Per vincere servono i soldi. Il fatto è che i soldi ce li ha chi ha tanti tifosi. In serie A rapporto del monte ingaggi tra la prima e l'ultima arriva anche a 10. Quando hanno sdoganato le compravendite di giocatori il calcio non è più stato uno sport, vincono sempre quelle 2-3 squadre che possono spendere di più salvo qualche rara sorpresa ogni tanto.
Per tornare allo spirito dello sport bisognerebbe applicare le regole della nazionale alle squadre di club: puoi giocare a Milano se sei nato a Milano o se hai genitori di Milano.

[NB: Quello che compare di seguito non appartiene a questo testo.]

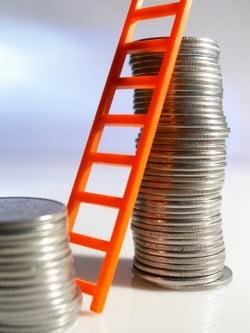 Boc a discutat cu FMI extinderea garantiilor pentru absorbtia fondurilor UE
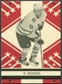 2011/12 Upper Deck O-Pee-Chee Retro #443 Phil Kessel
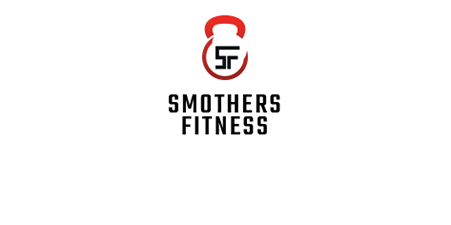 Smothers Fitness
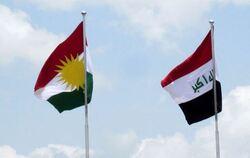 KRG delegation responds on a letter sent by Baghdad to Erbil: Source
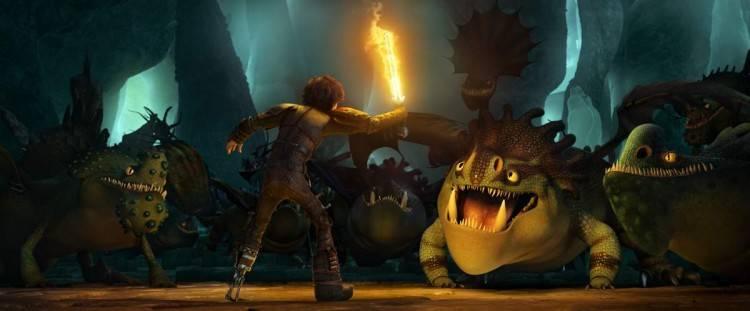 'Cómo entrenar a tu dragón 2' - Imagen de la película
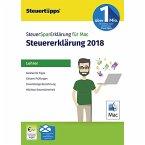 SteuerSparErklärung Lehrer 2019 MAC (für Steuerjahr 2018) (Download für Mac)
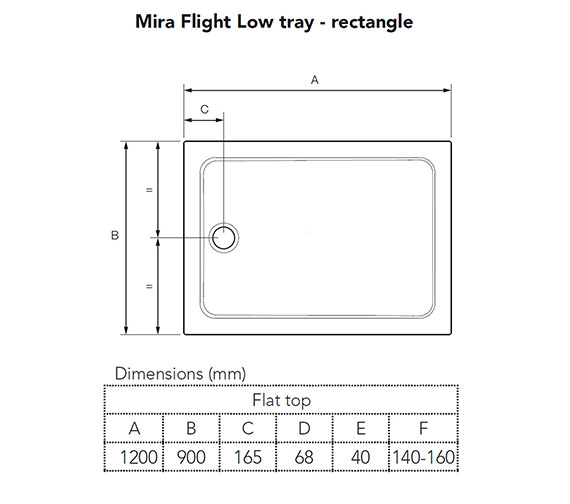 Technical drawing QS-V56840 / 1.1697.018.WH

Lo stesso a Torino ecc... Tutti sullo stesso piano, e lavorare sulle giovanili per allevare in casa i talenti.
Non è detto che, necessariamente, servano soldi per vincere. Ci sono realtà che non hanno budget da multinazionali come le big della champions, eppure ottengono risultati importanti (vedi Atalanta, Sassuolo, Chievo a suo tempo). A livello internazionale, il PSG o il M.City hanno dei miliardari come soci, ma la coppa orecchiona non l'hanno ancora vinta da quando gli emiri hanno aperto il portafoglio.
Certo serve averli, per le abitudini che ci sono oggi nel calcio, ma la conditio sine qua non è saperli gestire e non sputtanarli, cosa che, invece, nel calcio dei teorici Big, pare essere una regola che non ammette eccezioni. Oltretutto, svaccano milioni che nemmeno solo stati messi dai proprietari ma presi a prestito, come dimostrano i bilanci di tutte le top del settore: il caso Barcellona è solo il primo esempio, ma ce ne sono molti.
Visto poi che il fair play finanziario si è rivelato la farsa che ci si poteva immaginare, evidentemente vanno posti dei vincoli diversi che, tuttavia, non saprei identificare ora come ora.
Dovrebbero distribuire i diritti televisivi in modo uniforme, come mi pare già esista da tempo in UK, stessa cifra a tutte le partecipanti. E da lì, partire con un riesame ed una limitazione dell'entropia che la finanza si è ritirata in quel settore.
Non penso che una soluzione possa essere rappresentata dal vincolo del territorio di nascita dei giocatori: sarebbero avvantaggiate le città più grandi, nelle quali la probabilità di avere più giovani di talento è, inevitabilmente, superiore a città piccole o paesi.